# Study questions
• A. Decide whether each statement agrees with the differential equation problem below. Answer yes or no for each, and quote the words of the text that settle it.
(i) The correct option is C.
(ii) A general solution can be used to reverse-engineer the differential equation through the characteristic equation.
(iii) The hint says a solution of the form e^{ax}(cos bx, sin bx) only sometimes corresponds to roots a ± ib.
• B. Answer these questions from the differential equation problem below.
(i) Which option letter is paired with y'' + 2y' + 2y = 0?
(ii) What values does Step 2 give to alpha and beta?
(iii) In Step 6, what operator expression is set equal to zero?

Question

The differential equation whose general solution is \( y = e^x(A\cos x + B\sin x) \) is

• A. \( y'' - 2y' + 2y = 0 \)
• B. \( y'' - 2y' - 2y = 0 \)
• C. \( y'' + 2y' + 2y = 0 \)
• D. \( y'' + 2y' - 2y = 0 \)
• E. \( y'' - 2y' + y = 0 \)

Hint:

General solution with \(e^{ax}(\cos bx,\sin bx)\) always corresponds to roots \(a \pm ib\).

Answer 1

The Correct Option is A

Concept: If the general solution is given, we can reverse-engineer the differential equation using the characteristic (auxiliary) equation.

Step 1: Observe the structure: \[ y = e^x(A\cos x + B\sin x) \] This is a standard form: \[ e^{\alpha x}(C\cos \beta x + D\sin \beta x) \] which corresponds to roots: \[ \alpha \pm i\beta \]

Step 2: Identify parameters: \[ \alpha = 1,\quad \beta = 1 \] So roots are: \[ m = 1 \pm i \]

Step 3: Form auxiliary equation: \[ (m-(1+i))(m-(1-i))=0 \]

Step 4: Expand carefully: \[ = (m-1-i)(m-1+i) = (m-1)^2 + 1 \]

Step 5: Expand fully: \[ (m-1)^2 + 1 = m^2 - 2m + 1 + 1 = m^2 - 2m + 2 \]

Step 6: Replace \(m\) with differential operator: \[ D^2 - 2D + 2 = 0 \]

Step 7: Convert into differential equation: \[ y'' - 2y' + 2y = 0 \]

# Dataset content
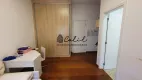 Foto 9 de Casa de Condomínio com 4 Quartos à venda, 453m² em Condominio Genova, Ribeirão Preto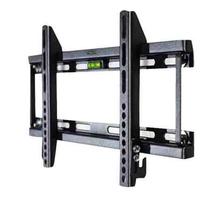 LED LCD PDP Flat Panel TV Wall Mount 14" - 42"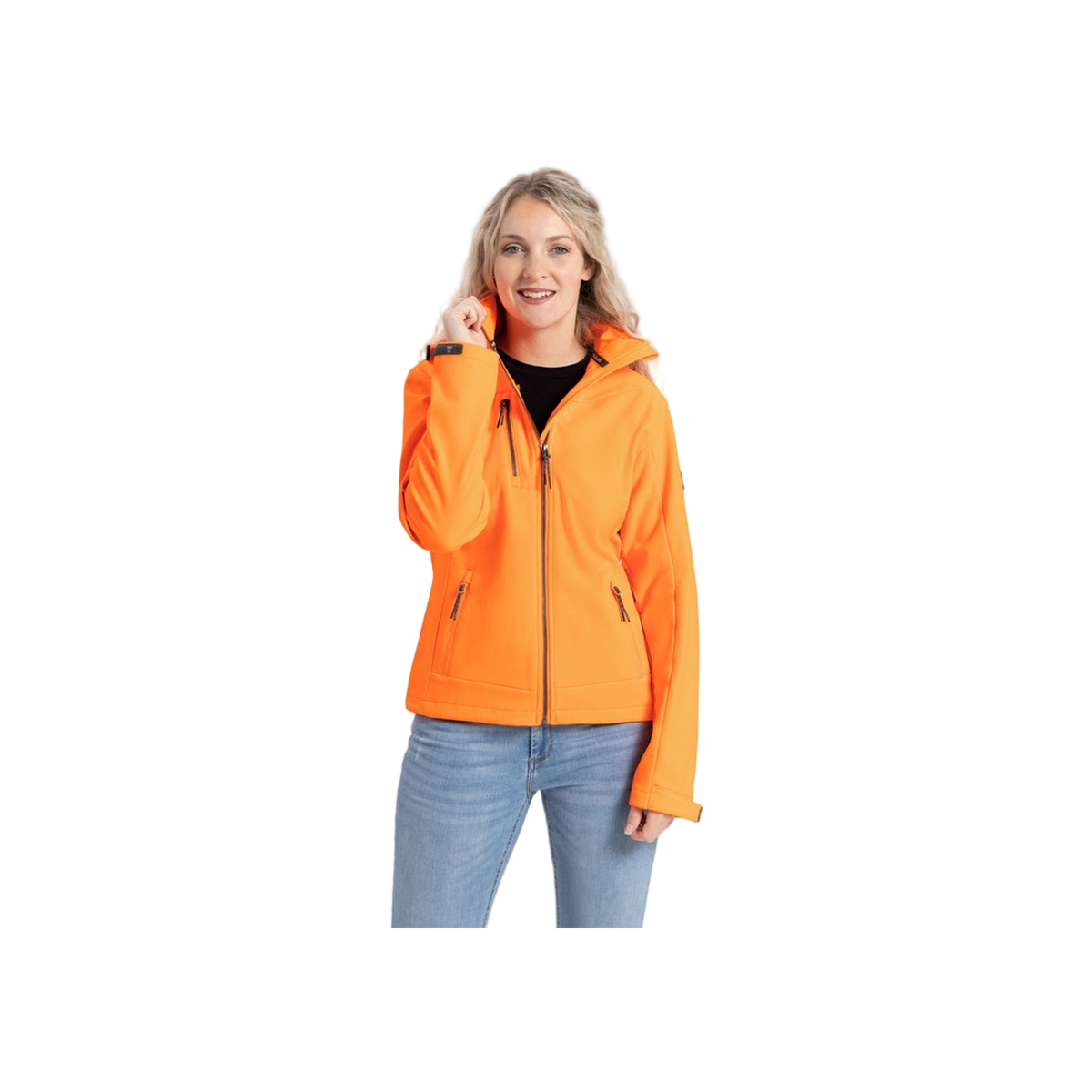 Kjelvik Roxy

# Task-by-task answers
• A.
(i) No: "The Correct Option is A"
(ii) Yes: "we can reverse-engineer the differential equation using the characteristic (auxiliary) equation"
(iii) No: "always corresponds to roots"

• B.
(i) C
(ii) Both are 1.
(iii) D^2 − 2D + 2